Usa, la FED pensa all'inflazione

Pubblicato il 27.02.2017

Usa, la FED pensa all'inflazione

L'avanzata dei prezzi e dei salari infastidisce la banca centrale americana tanto che sono aumentate le probabilità di un aumento dei tassi di interesse nella riunione del Fomc, il comitato esecutivo della Federal Reserve, del 15 marzo prossimo. Il tema a livello globale non è invece così evidente e molti pensano ancora che l'inflazione sia moribonda e che la deflazione ormai abbia preso il suo posto per un periodo prolungato. Infatti dal lato dell'offerta di beni e servizi i prezzi al consumo sono scesi dopo gli enormi investimenti processati dal 2000 e per conseguenza di due fattori chiave tra loro combinati tecnologia e produttività. L'inflazione ha subìto un crollo anche dal lato della domanda con la crisi post subprime con un picco della disoccupazione statunitense sopra il 10%, estesa anche in Europa.
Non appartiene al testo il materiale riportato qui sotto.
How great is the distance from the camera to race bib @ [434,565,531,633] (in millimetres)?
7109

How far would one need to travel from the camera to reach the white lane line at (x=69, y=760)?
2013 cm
Il barile guida i prezzi al rialzo

A farne le spese negli anni scorsi sono state in primis i prezzi delle materie prime, e ancora più importante, la quotazione del petrolio che dodici mesi fa aveva ampiamente rotto al ribasso il supporto di 30$ per barile. Oggi lo scenario è molto diverso. La disoccupazione negli Stati Uniti è tornata sotto il 5% e il barile di petrolio è raddoppiato dai minimi della scorsa primavera. I tassi di inflazione si stanno alzando in tutto il mondo; ecco le ultime rilevazioni: Usa + 2,5% (era all'1% nel gennaio 2016), Area Euro +1,8% (-0,2%), Giappone +0,3% (-0,1%) e Cina +2,5% (+2,3%). La spinta reflattiva delle banche centrali ha sicuramente svolto il suo ruolo tanto che la FED statunitense ha ormai esaurito la fase espansiva ed iniziato quella restrittiva. Come rappresentato, i fattori chiave dell'inflazione Usa stanno accelerando, a partire dai salari; la crescita delle remunerazioni lavorative nella crisi postfinancial era rimasta in sordina, mentre ora la tendenza sta lentamente cambiando: seppur limitato rispetto agli standard storici (+6,29% annuo dal 1960 al 2016), la media oraria degli stipendi è in aumento del 3,57% anno su anno, dato a fine anno 2016, comunque il passo più veloce dalla primavera del 2009.

Cambio di strategia negli Stati Uniti

Gli Strategist di portafoglio sono convinti che, nonostante la prudenza degli economisti sul trend futuro dei prezzi, sia utile osservare questo fenomeno e al possibile impatto negativo riguardo ad alcune asset class. In particolare i gestori obbligazionari statunitensi ritengono opportuno usufruire del calo dei rendimenti per diminuire la duration dei governativi e posizionarsi su titoli a tasso variabile. Per la parte azionaria la preferenza vede un aumento dei titoli finanziari, peraltro già molto rivalutati, a fronte di una diminuzione del peso di Utilities e Consumer Staples. In Europa la situazione sembra prematura; il tasso di inflazione rimane sotto il target della BCE del 2% (solo la Spagna presenta +3%), e la politica del Quantitative Easing continuerà nel suo processo di acquisto di 60 mld di titoli al mese fino a fine anno. Come sempre l'estate sarà il periodo più critico anche perché superate le elezioni in Francia nella tarda primavera ci saranno quelle in Germania ad inizio autunno.